Covington, who holds a J.D. from the University of Michigan and a bachelor’s from New York University, received an outstanding legal education while experiencing many of the same issues law schools are still dealing with today.

He was part of a third wave of affirmative action efforts, and the law school had a strong Black student presence. But in its 80-year history, it had only one Black professor, and he heard classmates tell him and other students of color on more than one occasion they were occupying places that ought to be filled by more-deserving white persons.

While recognizing the immense amount of work to be done, Covington is encouraged by strides made by law schools since his time as a student.

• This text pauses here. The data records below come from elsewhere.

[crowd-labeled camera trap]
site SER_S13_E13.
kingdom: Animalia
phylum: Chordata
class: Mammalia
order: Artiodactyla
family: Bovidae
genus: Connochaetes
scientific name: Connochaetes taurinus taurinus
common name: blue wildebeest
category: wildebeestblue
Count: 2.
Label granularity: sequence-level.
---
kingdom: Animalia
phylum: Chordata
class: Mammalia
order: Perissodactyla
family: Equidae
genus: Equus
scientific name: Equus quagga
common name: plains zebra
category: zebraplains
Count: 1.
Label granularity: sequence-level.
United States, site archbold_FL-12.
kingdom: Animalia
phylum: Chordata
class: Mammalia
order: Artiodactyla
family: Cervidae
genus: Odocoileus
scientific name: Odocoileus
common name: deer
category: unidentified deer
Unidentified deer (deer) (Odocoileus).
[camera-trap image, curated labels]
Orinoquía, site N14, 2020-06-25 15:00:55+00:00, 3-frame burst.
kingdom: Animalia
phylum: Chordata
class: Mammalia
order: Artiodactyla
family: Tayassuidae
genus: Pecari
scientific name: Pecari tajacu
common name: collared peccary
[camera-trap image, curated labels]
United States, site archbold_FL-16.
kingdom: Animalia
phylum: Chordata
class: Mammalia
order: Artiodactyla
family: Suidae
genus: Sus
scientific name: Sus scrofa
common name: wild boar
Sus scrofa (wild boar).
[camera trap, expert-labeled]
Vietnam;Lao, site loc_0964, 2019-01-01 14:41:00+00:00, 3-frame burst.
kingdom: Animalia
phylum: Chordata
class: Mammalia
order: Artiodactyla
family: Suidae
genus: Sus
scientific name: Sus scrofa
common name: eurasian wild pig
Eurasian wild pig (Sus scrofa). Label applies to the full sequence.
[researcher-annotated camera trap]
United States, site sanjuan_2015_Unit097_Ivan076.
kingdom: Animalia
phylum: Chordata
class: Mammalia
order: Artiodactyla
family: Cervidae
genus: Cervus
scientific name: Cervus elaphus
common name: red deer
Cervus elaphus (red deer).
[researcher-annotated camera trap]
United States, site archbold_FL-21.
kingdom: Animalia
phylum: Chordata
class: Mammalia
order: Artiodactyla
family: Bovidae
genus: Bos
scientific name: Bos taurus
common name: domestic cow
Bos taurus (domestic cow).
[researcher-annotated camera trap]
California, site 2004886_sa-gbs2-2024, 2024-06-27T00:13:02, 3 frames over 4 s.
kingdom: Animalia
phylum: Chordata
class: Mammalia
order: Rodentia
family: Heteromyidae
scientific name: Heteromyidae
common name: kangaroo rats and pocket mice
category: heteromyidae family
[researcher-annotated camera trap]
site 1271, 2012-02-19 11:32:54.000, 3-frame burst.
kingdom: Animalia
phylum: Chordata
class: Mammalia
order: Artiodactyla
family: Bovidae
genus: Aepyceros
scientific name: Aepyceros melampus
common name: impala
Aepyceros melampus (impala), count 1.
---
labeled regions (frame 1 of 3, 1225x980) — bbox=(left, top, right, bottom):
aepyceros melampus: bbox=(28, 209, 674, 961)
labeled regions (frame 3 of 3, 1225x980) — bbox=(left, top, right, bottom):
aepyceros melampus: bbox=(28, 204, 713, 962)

“Using the law, I hoped to create more equity in society and to assist those who have been forgotten, overlooked and ignored.”

William Covington

“One of the things that has evolved are the in-roads professors of color have made,” he says. “Obviously we’re dissatisfied with the numbers. But the fact that the curriculum is changing to address issues of diversity and those in-roads have been made are not things to be dismissed.”

Ultimately when it comes to real progress, Covington says students today will be the ones making the most impactful change tomorrow — teaching in institutions, steering the future of government agencies and law firms, and working in the streets and neighborhoods as activists and organizers.

“We as faculty are learning, and we will make mistakes — mistakes we hope are pointed out to us,” Covington says. “Any ideas that students have on how we can move forward are welcome.

“I would also encourage students to spend these 36 months in this really strange and unusual institution called law school, and for the next 600 months of their lives, they will be able to do wonderful, fascinating and helpful things. The lemon is worth the squeeze.”